▶ _WORK INSTRUCTIONS_
Copy each of the records below verbatim, line for line.
┄┄┄┄┄┄┄┄┄┄┄┄┄┄┄┄┄┄┄┄
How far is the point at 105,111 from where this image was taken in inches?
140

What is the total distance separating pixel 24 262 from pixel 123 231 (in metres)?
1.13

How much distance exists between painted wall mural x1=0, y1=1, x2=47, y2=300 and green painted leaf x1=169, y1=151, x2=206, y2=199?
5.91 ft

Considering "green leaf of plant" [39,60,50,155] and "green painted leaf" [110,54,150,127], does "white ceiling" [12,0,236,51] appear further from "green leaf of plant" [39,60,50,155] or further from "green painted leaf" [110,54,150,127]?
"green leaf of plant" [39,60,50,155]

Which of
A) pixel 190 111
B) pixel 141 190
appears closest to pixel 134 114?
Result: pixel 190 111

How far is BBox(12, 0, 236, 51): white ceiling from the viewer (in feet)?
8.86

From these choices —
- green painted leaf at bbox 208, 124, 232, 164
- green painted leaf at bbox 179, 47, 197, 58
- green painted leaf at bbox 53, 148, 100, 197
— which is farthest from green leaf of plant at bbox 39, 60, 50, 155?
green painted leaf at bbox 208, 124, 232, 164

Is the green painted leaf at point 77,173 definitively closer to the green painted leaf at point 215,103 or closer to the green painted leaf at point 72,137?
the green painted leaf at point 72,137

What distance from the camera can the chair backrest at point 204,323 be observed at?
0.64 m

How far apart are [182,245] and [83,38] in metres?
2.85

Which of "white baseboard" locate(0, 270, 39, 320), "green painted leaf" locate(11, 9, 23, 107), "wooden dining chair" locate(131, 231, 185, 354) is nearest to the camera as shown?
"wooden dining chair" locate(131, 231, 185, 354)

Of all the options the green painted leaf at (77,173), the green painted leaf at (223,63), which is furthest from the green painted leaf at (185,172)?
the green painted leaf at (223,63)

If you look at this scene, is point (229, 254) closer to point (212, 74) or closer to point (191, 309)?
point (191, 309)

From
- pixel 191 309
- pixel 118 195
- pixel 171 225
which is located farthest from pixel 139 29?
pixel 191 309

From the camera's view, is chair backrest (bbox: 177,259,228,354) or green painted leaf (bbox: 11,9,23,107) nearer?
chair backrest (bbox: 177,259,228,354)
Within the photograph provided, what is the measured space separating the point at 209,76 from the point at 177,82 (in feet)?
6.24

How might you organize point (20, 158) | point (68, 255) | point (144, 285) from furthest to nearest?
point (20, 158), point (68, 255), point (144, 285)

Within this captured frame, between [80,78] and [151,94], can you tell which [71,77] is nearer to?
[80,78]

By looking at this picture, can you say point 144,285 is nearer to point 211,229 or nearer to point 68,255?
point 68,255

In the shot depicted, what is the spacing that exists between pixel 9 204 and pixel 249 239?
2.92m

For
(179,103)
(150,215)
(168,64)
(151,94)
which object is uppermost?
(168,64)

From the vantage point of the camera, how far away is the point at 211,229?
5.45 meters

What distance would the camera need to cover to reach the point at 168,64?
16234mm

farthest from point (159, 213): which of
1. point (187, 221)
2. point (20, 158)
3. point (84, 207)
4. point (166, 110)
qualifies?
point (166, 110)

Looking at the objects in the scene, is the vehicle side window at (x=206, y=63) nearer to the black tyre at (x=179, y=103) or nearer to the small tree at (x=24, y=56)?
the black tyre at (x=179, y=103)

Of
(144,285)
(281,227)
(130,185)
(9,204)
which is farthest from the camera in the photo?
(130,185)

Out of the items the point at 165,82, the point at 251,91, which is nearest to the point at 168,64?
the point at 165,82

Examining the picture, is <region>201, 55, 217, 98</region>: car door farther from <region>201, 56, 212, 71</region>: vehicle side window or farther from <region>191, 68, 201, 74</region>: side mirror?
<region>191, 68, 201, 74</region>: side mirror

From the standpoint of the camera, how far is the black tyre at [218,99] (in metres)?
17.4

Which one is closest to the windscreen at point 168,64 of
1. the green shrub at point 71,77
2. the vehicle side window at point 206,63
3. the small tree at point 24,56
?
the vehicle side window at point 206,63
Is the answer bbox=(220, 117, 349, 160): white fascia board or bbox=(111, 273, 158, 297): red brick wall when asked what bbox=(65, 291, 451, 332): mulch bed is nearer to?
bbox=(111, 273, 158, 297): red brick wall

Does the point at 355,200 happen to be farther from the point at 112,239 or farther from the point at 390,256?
┄┄┄┄┄┄┄┄┄┄┄┄┄┄┄┄┄┄┄┄
▶ _EXERCISE OUTPUT_
How far is the point at 105,111 from where this image was taken in inches?
140

What is the total distance separating pixel 24 262 from pixel 123 231 (in metres)?
1.13

How much distance exists between painted wall mural x1=0, y1=1, x2=47, y2=300 and green painted leaf x1=169, y1=151, x2=206, y2=199?
5.91 ft

Considering "green leaf of plant" [39,60,50,155] and "green painted leaf" [110,54,150,127], does "white ceiling" [12,0,236,51] appear further from "green leaf of plant" [39,60,50,155] or further from "green painted leaf" [110,54,150,127]?
"green leaf of plant" [39,60,50,155]

Which of
A) pixel 190 111
B) pixel 141 190
appears closest to pixel 134 114?
Result: pixel 190 111

How far is BBox(12, 0, 236, 51): white ceiling from the viewer (in feet)?
8.86

From these choices —
- green painted leaf at bbox 208, 124, 232, 164
- green painted leaf at bbox 179, 47, 197, 58
- green painted leaf at bbox 53, 148, 100, 197
— which is farthest from green leaf of plant at bbox 39, 60, 50, 155?
green painted leaf at bbox 208, 124, 232, 164

Is the green painted leaf at point 77,173 definitively closer to the green painted leaf at point 215,103 or closer to the green painted leaf at point 72,137?
the green painted leaf at point 72,137

What distance from the camera can the chair backrest at point 204,323 be observed at?
0.64 m

How far apart are [182,245] and [83,38] in metres?
2.85

Which of "white baseboard" locate(0, 270, 39, 320), "green painted leaf" locate(11, 9, 23, 107), "wooden dining chair" locate(131, 231, 185, 354) is nearest to the camera as shown?
"wooden dining chair" locate(131, 231, 185, 354)

Of all the options the green painted leaf at (77,173), the green painted leaf at (223,63), which is furthest from the green painted leaf at (185,172)?
the green painted leaf at (223,63)

If you look at this scene, is point (229, 254) closer to point (212, 74) or closer to point (191, 309)?
point (191, 309)

From
- pixel 191 309
- pixel 118 195
- pixel 171 225
which is located farthest from pixel 139 29?
pixel 191 309

From the camera's view, is chair backrest (bbox: 177,259,228,354) or green painted leaf (bbox: 11,9,23,107) nearer?
chair backrest (bbox: 177,259,228,354)
Within the photograph provided, what is the measured space separating the point at 209,76 from the point at 177,82 (in feet)?
6.24

How might you organize point (20, 158) | point (68, 255) | point (144, 285) from furthest to nearest?
point (20, 158), point (68, 255), point (144, 285)

Within this captured frame, between [80,78] and [151,94], can you tell which [71,77] is nearer to?
[80,78]

By looking at this picture, can you say point 144,285 is nearer to point 211,229 or nearer to point 68,255?
point 68,255

In the shot depicted, what is the spacing that exists between pixel 9 204 and pixel 249 239?
2.92m

For
(179,103)
(150,215)
(168,64)
(151,94)
which object is uppermost?
(168,64)

From the vantage point of the camera, how far away is the point at 211,229?
5.45 meters

What distance would the camera need to cover to reach the point at 168,64?
16234mm

farthest from point (159, 213): which of
1. point (187, 221)
2. point (20, 158)
3. point (84, 207)
4. point (166, 110)
qualifies?
point (166, 110)

Looking at the objects in the scene, is the vehicle side window at (x=206, y=63) nearer to the black tyre at (x=179, y=103) or nearer to the small tree at (x=24, y=56)?
the black tyre at (x=179, y=103)

Of
(144,285)
(281,227)
(130,185)
(9,204)
which is farthest from the camera in the photo?
(130,185)

Out of the items the point at 165,82, the point at 251,91, which is nearest to the point at 168,64?
the point at 165,82

Examining the picture, is <region>201, 55, 217, 98</region>: car door farther from <region>201, 56, 212, 71</region>: vehicle side window or farther from <region>191, 68, 201, 74</region>: side mirror?
<region>191, 68, 201, 74</region>: side mirror

From the standpoint of the camera, how far is the black tyre at [218,99] (in metres)?
17.4

Which one is closest to the windscreen at point 168,64 of
1. the green shrub at point 71,77
2. the vehicle side window at point 206,63
3. the small tree at point 24,56
?
the vehicle side window at point 206,63
Is the answer bbox=(220, 117, 349, 160): white fascia board or bbox=(111, 273, 158, 297): red brick wall when asked what bbox=(65, 291, 451, 332): mulch bed is nearer to?
bbox=(111, 273, 158, 297): red brick wall

Does the point at 355,200 happen to be farther from the point at 112,239 or farther from the point at 390,256?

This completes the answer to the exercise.